SEVEN WOMEN each have two portraits exhibited. And although the fact that they are all artists is emphasized in the organization of the exhibition, none are pictured in the act of making art.

The painters have transcended the need to define the women they are painting by the accoutrements of their work. Rather, they know each other so well that there is no need for the outer details to overwhelm the inner person.

Lilly Brody, Elaine de Kooning, Rosalyn Drexler. Dorothy Gillespie, Marcia Marcus, Alice Neel and Selina Trieff have portraits here. Brody, Marcus, Drexler, Gillespie and Trieff have each painted self-portraits that are particularly telling.

Gillespie, for instance, has painted herself head-on, unsmiling, nothing the way she is in person. She is an abstract painter, and touches of her pastel trapezoids come through in the way she handles the paint here, as they do in her portrait of painter and friend Alice Baber.

LILLY BRODY, in her 70s or 80s depending on where you get your information, has painted nearly transient images of herself on thin handmade paper in watercolors.

You have to think, from that portrait, that Neel has an ambivalent relationship with Brody. She paints her severely, allowing little emotion to come through, on the verge of being sharply critical of her friend.

This is just the opposite of what Neel does in her portrait of Dorothy Gillespie, which is compassionate and warm, making Gillespie look almost saintly. Gillespie is pictured with her hand open and placed flat against her body just below her neck. She is smiling as though waiting for the halo to be placed on her head.

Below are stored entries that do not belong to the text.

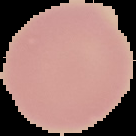

Summary:
  - Preparation: thin blood film
  - Image size: 136×136 pixels
  - Image type: segmented cell region with the area outside set to black
  - Malaria status: uninfected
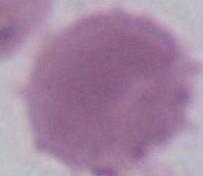

magnification: 1000x
identification: erythrocyte
modality: micrograph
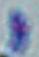

Summary:
  - Identification: Toxoplasma gondii
  - Modality: micrograph
  - Magnification: 1000x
Classify this cell by malaria status.
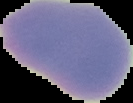

Uninfected.

Summary:
  - Image type: segmented cell region with the area outside set to black
  - Preparation: thin blood smear
  - Image size: 133×103 pixels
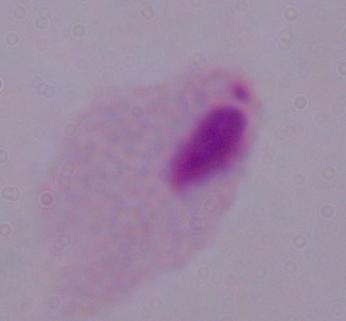

Summary:
  - Magnification: 1000x
  - Identification: trichomonad
  - Modality: photomicrograph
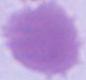
Summary:
  - Modality: micrograph
  - Magnification: 1000x
  - Identification: red blood cell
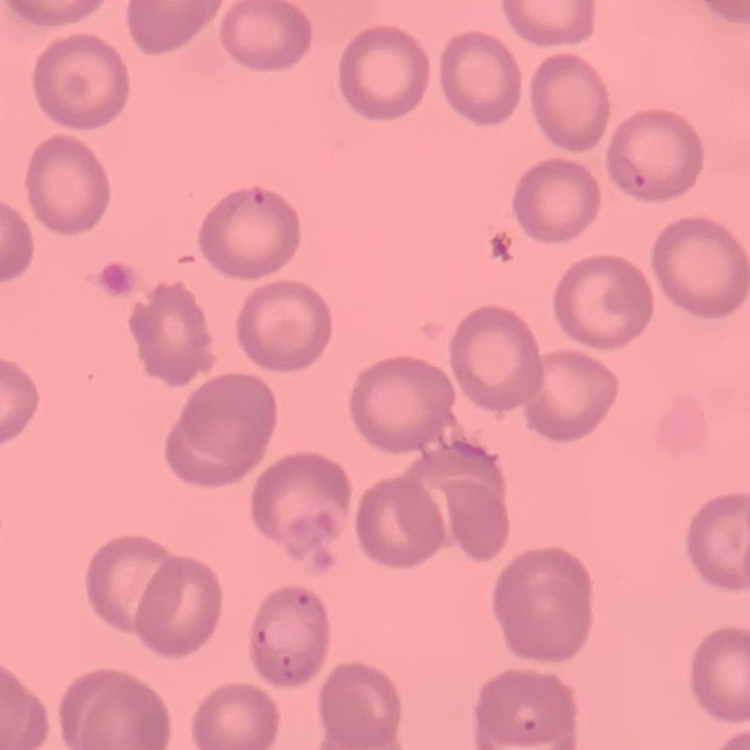 The erythrocytes exhibit no rouleaux formation. Square crop of a larger photomicrograph. Thin blood smear. Stained with either Field's or Giemsa.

Brody is devilish, although not threatening, her hands gnarled, her wrinkles carefully drawn, thrusting forward out of the canvas.

Barbara Schwartz
Barbara Schwartz is pictured in this portrait
by Elaine de Kooning




Selina Trieff
Selina Trieff , Self Portrait (as Gilles), 1979
Oil on canvas, 72 x 54 inches
Elaine de Kooning
Elaine de Kooning, Self Portrait

COUNTER this with de Kooning's two soft and elegant portraits of sculptor Barbara Schwartz. The paint is handled loosely and openly, with rapid strokes defining the figure. It is as warm and gentle as painting on porcelain, a luminescence coming from inside the canvas. It is easy to see that the communication between artist and subject is deep and well understood.

Less successful but still telling is Rosalyn Drexler's self-portrait, done in large areas of flat, bright colors more neon than human. It's almost as though one is seeing a negative of a color photo. She is laughing, leaning to the right while an anonymous friend is sharing in the fun at the left side of the canvas.

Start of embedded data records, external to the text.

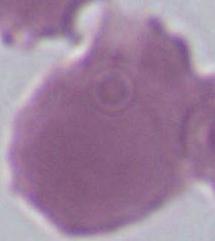
magnification: 1000x
modality: photomicrograph
identification: erythrocyte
Assess this cell for malaria.
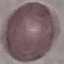

Uninfected.

capture: smartphone through the microscope eyepiece
preparation: thin blood smear
stain: Giemsa
image_type: cell patch, automatically extracted from a larger field of view and resized to 64 × 64 pixels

More subtle and muted is Marcus' Self-Portrait With Roses. Her face is crowned by soft curls coming out of a circle in the upper right while a bouquet of rose floats below. She is a flower herself, fragile and perishable.

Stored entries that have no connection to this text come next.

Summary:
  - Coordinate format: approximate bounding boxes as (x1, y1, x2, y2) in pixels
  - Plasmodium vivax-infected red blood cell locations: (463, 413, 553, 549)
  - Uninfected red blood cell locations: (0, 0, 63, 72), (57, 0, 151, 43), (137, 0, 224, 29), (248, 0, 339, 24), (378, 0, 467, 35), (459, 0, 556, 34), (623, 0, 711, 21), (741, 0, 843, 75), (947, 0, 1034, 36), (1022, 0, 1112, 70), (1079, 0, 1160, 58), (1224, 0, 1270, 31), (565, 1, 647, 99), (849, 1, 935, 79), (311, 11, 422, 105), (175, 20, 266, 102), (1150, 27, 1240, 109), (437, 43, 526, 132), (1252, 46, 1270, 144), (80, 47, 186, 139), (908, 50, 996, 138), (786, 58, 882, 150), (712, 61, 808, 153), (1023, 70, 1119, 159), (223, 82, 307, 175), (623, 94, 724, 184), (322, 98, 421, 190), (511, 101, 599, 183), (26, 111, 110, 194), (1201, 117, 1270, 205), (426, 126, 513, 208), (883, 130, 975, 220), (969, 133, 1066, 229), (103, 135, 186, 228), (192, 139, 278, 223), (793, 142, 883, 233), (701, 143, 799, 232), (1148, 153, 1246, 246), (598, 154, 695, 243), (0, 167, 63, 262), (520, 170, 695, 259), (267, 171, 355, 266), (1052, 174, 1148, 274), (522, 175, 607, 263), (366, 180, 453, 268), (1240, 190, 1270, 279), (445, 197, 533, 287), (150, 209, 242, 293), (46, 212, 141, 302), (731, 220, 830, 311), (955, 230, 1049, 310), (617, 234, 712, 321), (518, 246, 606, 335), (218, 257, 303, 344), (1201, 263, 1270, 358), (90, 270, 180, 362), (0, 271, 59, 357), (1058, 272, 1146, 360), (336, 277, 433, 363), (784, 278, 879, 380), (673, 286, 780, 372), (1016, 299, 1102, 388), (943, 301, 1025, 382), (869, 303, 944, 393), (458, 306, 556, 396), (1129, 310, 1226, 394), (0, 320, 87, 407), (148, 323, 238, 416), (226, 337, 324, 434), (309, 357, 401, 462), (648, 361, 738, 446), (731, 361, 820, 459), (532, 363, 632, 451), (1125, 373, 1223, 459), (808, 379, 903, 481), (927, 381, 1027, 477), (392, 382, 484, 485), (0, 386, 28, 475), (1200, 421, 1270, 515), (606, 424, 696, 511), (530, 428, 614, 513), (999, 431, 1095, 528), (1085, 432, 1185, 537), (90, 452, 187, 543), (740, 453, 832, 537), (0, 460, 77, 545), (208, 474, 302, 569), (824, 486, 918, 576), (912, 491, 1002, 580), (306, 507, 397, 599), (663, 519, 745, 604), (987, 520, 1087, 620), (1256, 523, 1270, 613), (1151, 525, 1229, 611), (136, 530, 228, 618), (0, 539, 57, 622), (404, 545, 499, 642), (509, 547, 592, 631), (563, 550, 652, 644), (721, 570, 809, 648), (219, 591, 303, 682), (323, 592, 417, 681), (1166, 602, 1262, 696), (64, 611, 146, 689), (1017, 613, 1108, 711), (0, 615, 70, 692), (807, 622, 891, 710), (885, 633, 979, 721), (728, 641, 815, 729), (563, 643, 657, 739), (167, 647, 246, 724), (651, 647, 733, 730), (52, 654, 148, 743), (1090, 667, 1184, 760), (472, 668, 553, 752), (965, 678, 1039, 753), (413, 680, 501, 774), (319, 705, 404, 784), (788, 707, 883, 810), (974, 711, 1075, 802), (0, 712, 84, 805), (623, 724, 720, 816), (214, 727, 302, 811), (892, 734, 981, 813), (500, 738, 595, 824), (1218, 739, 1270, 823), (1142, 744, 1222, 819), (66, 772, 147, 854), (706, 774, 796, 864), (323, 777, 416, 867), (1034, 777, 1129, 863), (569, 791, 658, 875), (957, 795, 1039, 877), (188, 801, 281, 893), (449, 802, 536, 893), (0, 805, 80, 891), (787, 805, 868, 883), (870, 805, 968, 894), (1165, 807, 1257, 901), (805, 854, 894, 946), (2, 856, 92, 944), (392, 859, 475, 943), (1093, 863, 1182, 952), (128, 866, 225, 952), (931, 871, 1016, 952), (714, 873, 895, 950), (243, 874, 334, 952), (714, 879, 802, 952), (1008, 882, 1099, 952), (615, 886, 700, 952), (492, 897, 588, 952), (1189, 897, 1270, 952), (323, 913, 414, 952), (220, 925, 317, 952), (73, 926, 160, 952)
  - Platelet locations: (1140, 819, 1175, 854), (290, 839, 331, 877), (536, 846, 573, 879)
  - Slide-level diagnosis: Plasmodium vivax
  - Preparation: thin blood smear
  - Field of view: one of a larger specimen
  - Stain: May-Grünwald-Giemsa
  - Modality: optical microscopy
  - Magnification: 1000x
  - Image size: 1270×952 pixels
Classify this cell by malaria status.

Considerably less fragile is Trieff's Bicentennial Self-Portrait, in which she has dressed herself in pioneer garb and transported herself and the onlooker back in time. She paints in thick strong lines that define a physical and psychological inner stability.

It's interesting to learn that most of these painters, with the exception of Neel, are not portrait painters for the most part, but abstract artists who have crossed into the figurative.